The present language law was passed in 1995, and the Education and Science Ministry has worked out a new redaction of the outdated original. Many see it as draconian. The most contentious issues are with regulating the language in its public written form. As we well know, the oral leads the written in the constant evolution of language. This new government intervention with the latter seems to be a misguided bureaucratic attempt, dare one say a rather Orwellian if not Soviet strategy, to place power over our language in the hands of a select few. Education and the media are in their sights, journalists will be expected to conform, nay, be obligated to use only the Emperor’s Estonian.
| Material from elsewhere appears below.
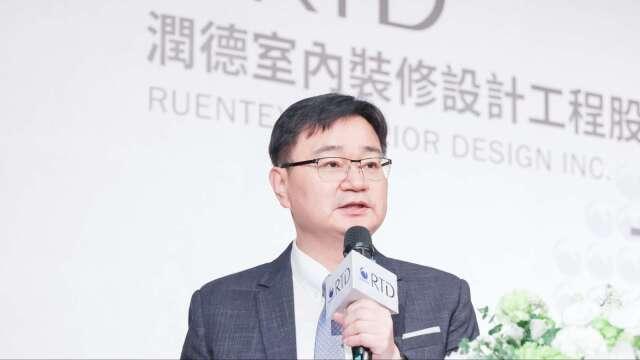 潤德2026年上半年EPS達9.51元 在手工程訂單達59億元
In E-stonia these days vox populi is heard in the electronic realm. The people have a chance to offer their opinion online, in this case at the participatory site www.osale.ee where an overview of the salient points of amendments to the language law was posted on July 16th. Among the reactions was Kaplinski’s, with last Saturday’s date.
Never translate a translator. Sage advice. However, please consider the effort to put into English what Kaplinski wrote that day in Estonian and Võro not for any linguistic ability, but for the message:
“… The regulation of language has gone beyond reasonable boundaries. I am tired of arguing with language editors, who think that they can improve even that written by Jaan Kaplinski. I personally believe that someone who writes more finely and better than me could improve [i.e. edit] my text. And who has the concomitant better comprehension of linguistics. I have not met such a person. If ‘a more proper language’, in other words a state imposed language advances as a result of this language law I shall simply end writing in Estonian. Let the language editors and language regulators write. I have done my work and if I continue to write it shall be in Võro, Russian or English – they are not state languages nor yet raised to be supreme.”
To which only one word need be added. Amen.
Poets have an especial ability to cut through the mundane, get to the core. Jaan Kaplinski weighing in on the future of the Estonian language in 1980 as a signatory of the „40 kiri“ was of major significance. In 2009 it is a clear indicator that the government needs to rethink the new language law and its relevance in the real world.